We stood frozen on my front lawn in the amber-colored late fall afternoon. A dazzling patchwork blanket of scarlet-, tangerine-, and lemon-colored leaves crunched beneath us as we slowly circled each other.

I shrugged my book bag to the ground and sighed. My defiant boxer’s pose excited James.

“You are so dead,” he hissed as he curled into his awkward fighting stance.

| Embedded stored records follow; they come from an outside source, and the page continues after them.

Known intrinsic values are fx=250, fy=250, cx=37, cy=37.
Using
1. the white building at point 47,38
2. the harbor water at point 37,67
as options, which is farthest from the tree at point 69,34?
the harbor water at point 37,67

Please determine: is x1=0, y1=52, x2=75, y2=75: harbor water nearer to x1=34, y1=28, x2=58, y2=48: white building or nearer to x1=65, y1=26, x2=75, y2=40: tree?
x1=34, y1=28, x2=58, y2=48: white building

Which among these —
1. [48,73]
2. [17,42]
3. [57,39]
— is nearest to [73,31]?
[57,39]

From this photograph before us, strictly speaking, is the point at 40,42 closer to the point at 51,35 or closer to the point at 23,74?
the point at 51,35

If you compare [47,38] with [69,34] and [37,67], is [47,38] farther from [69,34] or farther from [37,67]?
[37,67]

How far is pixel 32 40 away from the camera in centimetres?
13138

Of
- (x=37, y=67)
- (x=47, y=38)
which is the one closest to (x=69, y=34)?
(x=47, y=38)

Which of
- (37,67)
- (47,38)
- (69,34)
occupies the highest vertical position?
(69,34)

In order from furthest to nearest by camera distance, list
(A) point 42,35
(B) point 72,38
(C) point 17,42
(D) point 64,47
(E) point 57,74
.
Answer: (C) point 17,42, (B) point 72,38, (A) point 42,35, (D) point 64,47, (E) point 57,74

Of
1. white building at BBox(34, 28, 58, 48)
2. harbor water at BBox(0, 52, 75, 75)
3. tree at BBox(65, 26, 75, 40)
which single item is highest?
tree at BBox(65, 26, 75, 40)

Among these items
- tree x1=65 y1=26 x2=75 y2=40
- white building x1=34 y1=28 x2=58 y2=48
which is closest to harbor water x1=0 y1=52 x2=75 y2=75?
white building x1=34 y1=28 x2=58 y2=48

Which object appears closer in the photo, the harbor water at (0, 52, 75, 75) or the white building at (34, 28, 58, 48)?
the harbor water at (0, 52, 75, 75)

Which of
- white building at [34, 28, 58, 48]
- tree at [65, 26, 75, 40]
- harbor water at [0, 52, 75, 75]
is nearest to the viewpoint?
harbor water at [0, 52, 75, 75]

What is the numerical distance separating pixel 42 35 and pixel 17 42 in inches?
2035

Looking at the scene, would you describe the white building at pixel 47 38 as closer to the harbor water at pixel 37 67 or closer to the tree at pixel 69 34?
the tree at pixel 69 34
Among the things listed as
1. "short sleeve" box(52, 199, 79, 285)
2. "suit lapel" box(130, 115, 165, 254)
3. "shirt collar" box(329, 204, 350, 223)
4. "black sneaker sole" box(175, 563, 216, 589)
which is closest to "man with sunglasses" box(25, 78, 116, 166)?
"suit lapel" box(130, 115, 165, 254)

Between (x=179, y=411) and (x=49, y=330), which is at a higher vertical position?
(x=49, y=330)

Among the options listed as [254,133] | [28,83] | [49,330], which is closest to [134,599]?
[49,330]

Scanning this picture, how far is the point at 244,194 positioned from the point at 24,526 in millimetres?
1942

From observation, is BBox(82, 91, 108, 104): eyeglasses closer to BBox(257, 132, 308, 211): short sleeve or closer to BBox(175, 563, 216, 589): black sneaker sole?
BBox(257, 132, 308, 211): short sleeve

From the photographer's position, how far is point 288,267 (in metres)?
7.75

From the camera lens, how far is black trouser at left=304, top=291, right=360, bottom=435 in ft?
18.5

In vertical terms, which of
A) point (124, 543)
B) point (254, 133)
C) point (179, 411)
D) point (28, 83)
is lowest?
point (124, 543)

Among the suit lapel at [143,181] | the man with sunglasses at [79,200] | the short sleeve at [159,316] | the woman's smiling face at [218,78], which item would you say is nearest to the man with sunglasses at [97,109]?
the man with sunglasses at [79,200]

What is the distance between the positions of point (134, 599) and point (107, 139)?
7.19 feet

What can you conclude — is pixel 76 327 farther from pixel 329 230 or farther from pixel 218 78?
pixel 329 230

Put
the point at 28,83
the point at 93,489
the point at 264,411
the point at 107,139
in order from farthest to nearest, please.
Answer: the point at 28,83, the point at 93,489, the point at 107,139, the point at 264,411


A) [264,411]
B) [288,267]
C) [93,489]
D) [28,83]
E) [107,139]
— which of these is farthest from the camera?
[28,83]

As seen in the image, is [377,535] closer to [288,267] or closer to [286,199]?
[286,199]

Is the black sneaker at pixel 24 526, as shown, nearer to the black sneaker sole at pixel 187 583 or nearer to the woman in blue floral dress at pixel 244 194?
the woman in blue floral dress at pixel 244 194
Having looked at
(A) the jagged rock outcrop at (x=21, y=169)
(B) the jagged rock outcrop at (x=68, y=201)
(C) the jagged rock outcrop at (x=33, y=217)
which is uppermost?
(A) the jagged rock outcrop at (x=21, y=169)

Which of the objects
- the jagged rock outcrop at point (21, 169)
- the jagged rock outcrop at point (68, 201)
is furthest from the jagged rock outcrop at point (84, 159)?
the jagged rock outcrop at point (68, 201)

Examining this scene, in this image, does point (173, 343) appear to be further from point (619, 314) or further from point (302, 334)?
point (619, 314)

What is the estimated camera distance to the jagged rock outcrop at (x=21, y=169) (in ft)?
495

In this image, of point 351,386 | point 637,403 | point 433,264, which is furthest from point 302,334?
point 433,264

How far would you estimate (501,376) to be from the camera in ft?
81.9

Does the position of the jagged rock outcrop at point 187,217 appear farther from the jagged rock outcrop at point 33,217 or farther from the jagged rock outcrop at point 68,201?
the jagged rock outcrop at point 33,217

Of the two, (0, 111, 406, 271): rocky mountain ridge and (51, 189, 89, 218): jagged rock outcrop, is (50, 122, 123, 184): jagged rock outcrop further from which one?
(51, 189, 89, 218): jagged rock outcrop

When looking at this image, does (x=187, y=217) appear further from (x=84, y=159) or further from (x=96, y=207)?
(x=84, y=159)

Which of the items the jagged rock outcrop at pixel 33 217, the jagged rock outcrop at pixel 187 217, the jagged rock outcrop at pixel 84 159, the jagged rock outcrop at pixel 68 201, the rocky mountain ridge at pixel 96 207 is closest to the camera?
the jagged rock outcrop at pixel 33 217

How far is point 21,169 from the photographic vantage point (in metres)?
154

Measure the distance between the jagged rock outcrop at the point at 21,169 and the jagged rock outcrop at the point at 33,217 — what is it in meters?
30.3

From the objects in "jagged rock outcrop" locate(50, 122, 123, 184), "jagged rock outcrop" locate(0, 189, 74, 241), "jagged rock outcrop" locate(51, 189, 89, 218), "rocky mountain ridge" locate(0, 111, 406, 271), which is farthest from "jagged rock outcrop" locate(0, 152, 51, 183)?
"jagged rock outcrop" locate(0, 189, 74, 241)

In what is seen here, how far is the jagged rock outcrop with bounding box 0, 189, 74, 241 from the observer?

My legs turned Judas, eager to betray me and carry me to the safety of my mother’s arms. I maintained our mongoose dance, aware that today was as good as any day to die. It afforded me an existentialist Zen.

I shed the anchor of my father’s disappointment.

James took one step forward, then hesitated as he looked toward my front porch. The Chief walked out carrying a folding aluminum chair. The type with nylon ribbons notorious for leaving chafing, crosshatched marks on your ass and lower back. The Chief sat down, crossed his arms, exasperated. We had interrupted his afternoon plans.

James was confused. “Your dad?” he asked.

I nodded.

He hesitated, expecting some ill rebuke. I prayed for intervention, divine or otherwise. The Chief let out an annoyed snort indicating his displeasure with the lack of activity.

“That’s messed up,” James snarled, and then he launched a slow-motion haymaker. 

An eternity passed as it traveled through the air. I left my body and watched the scene unfold. Instinctively, I slipped and ducked the punch. A rising uppercut connected with his well-exposed, pimple-ridden nose.

I felt The Chief quicken as he drew to the edge of his rainbow-colored seat. The sickeningly sweet feeling of bone driven through cartilage reverberated up my arm, through my shoulder, and into my bloodstream. James was unconscious and listed like a felled tree. He was a hieroglyphic on a maple-leaf-strewn tapestry.

The Chief sprung from the porch and thrust me in the air!

I was Kounta Kinte. I was Simba. I was the pride of his loins. He held me aloft; the world spun and dazzled me. 

I wanted to cry.

I wanted to vomit. 

Most of all, I never wanted this feeling to end.

“We’re going for ice cream!” he declared to the world.

We piled into the Monte Carlo. James remained prone on the front lawn as we left. I pointed and attempted to express some modicum of concern. 

The Chief waved his hand. “He’ll be fine. We’ll bring him back something.” 

Foreigner’s “I Want to Know What Love Is” played on the radio. The Chief hummed along. I never recalled him turning on the radio. Or liking music.

“I like the key changes,” he said, reading my mind. 

I shared the front seat with a total stranger. The waning autumn sun danced through the broken stained glass canopy of the towering trees. Confused feelings dispersed as I focused on ice cream.

Everything was right in the world if you could sit and share ice cream with your father.